* SOURCE PASSAGE
▽

Analysis The inspectors determined that the performance deficiency associated with this event was failure to follow procedure, in that the individual did not electronically sign onto the right RWP. The finding, under the Occupational Radiation Safety Cornerstone, does not involve the application of traditional enforcement because it did not result in actual safety consequences or potential to impact the NRCs regulatory function and was not the result of any willful actions. The finding was more than minor as it could be reasonably viewed as a precursor to a more significant event. The finding is associated with one of the cornerstone attributes, specifically occupational radiation safety.

The inspectors determined that the finding was more than minor because the occurrence involved an individual worker potential unplanned, unintended dose resulting from actions or conditions contrary to licensee procedures and radiation work permit which could have been significantly greater as a result of a single minor, reasonable alteration of the circumstances. The finding was evaluated using the Significance Determination Process (SDP) for the Occupational Radiation Safety Cornerstone and was determined to be of very low safety significance (Green). The finding did not involve an ALARA issue, as collective dose was not an issue. Furthermore, the individuals radiation exposure was low relative to regulatory limits; there was not a substantial potential for a worker overexposure; and the licensees ability to assess worker dose was not compromised.

Because the inspectors determined that the primary cause for the finding was related to the cross-cutting aspect of human performance, it is discussed in Section 4OA4 as well.

Enforcement Technical Specification 5.7.1(a) and 5.7.1(b) require for HRAs, with dose rates not exceeding 1.0 rem per hour at 30 centimeters from the radiation source, that access to and activities in each area shall be controlled by means of a RWP that includes the specification of radiation dose rates in the immediate work area and other appropriate radiation protection equipment and measures. Contrary to the above, on February 7, 2005, an electrician received a dose rate alarm when working in the drywell during the L2R10 refueling outage. The worker entered an elevated dose rate area above the floor, an area that was not normally surveyed, and this action was contrary to the limits of the RWP onto which he had electronically acknowledged. Because entry into the RCA was conducted under an all-buildings scaffold activities RWP, the entry into the HRA was monitored by EDs. Since the finding is of very low safety significance and had been entered into the corrective action system as IR 218052, the associated violation is being treated as an NCV, consistent with Section VI.A of the NRC Enforcement Policy (NCV 05000374/2005002-06).

(2) Venture Pipefitters Enter HRA Without RWP Brief on February 13, 2005 No findings of significance were identified. One unresolved item (URI) was identified.

On February 13, 2005, a Radiation Protection Technician (RPT) identified that a pipefitter foreman and two pipefitters had inappropriately gone past two HRA postings and barricades to enter the condenser pit room. Prior to the unauthorized entry, the pipefitters discussed their work and RWP limitations (RWP 1004122, Unit 2 Minor Maintenance-Non-HRA) with RPTs at the low pressure heater bay access point. The RPTs thought the pipefitters were working in the adjacent amertap room, which was not a posted HRA. The RPTs and pipefitters confirmed through a 3-way communication that the discussion was not an HRA brief and that they were not to enter any HRAs. In addition, all three pipefitters had attended the required radworker training that specifically challenged the workers on HRA entry requirements.

When the pipefitters entered the condenser pit room HRA to access their assigned work area, they identified that they needed a survey completed before accessing a scaffold.

They requested assistance from a RPT in the area for this task. The RPT asked if they had received an HRA brief. They told the RPT they had received the required brief.

△

* COLLECTED DATA
▽

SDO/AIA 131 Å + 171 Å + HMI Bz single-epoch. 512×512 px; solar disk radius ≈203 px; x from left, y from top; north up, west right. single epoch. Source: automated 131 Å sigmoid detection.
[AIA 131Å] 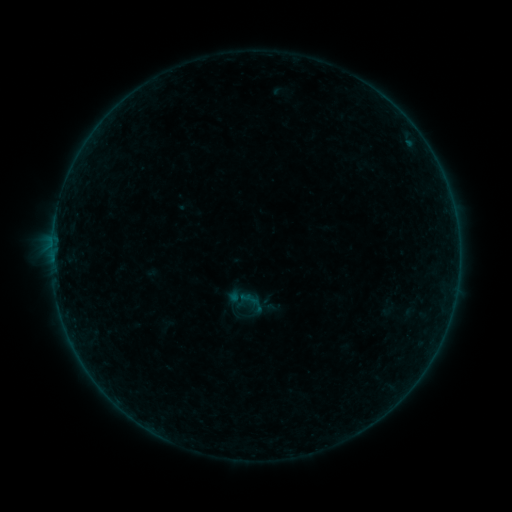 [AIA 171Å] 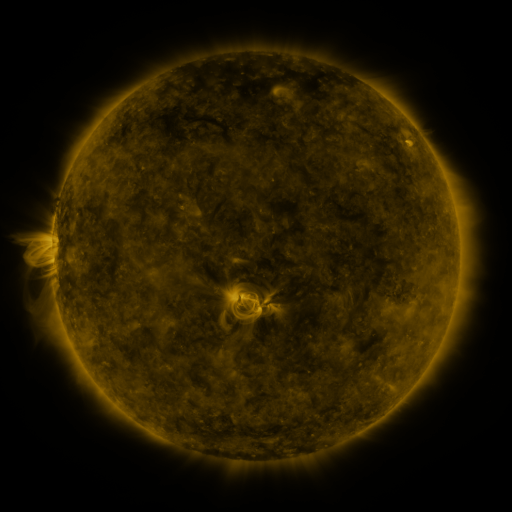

△

* TO-DO LIST
1/ Can you set down the part of the inspection report that opens with the words containing "Analysis The inspectors" and closes with "occupational radiation safety."?
2/ Answer these questions from the inspection report:
(a) On what date did the electrician receive a dose rate alarm in the drywell?
(b) What RWP did the pipefitters discuss with the RPTs at the low pressure heater bay access point?
(c) Which room did the pipefitters enter by going past the HRA postings and barricades?
3/ How would you translate this sentence from the inspection report into Spanish: "The RPTs thought the pipefitters were working in the adjacent amertap room, which was not a posted HRA."

* OUTPUTS BY TASK
1/
Analysis The inspectors determined that the performance deficiency associated with this event was failure to follow procedure, in that the individual did not electronically sign onto the right RWP. The finding, under the Occupational Radiation Safety Cornerstone, does not involve the application of traditional enforcement because it did not result in actual safety consequences or potential to impact the NRCs regulatory function and was not the result of any willful actions. The finding was more than minor as it could be reasonably viewed as a precursor to a more significant event. The finding is associated with one of the cornerstone attributes, specifically occupational radiation safety.

2/
(a) February 7, 2005
(b) RWP 1004122, Unit 2 Minor Maintenance-Non-HRA
(c) The condenser pit room

3/ Los RPT pensaron que los tuberos estaban trabajando en la sala amertap adyacente, que no era una HRA señalizada.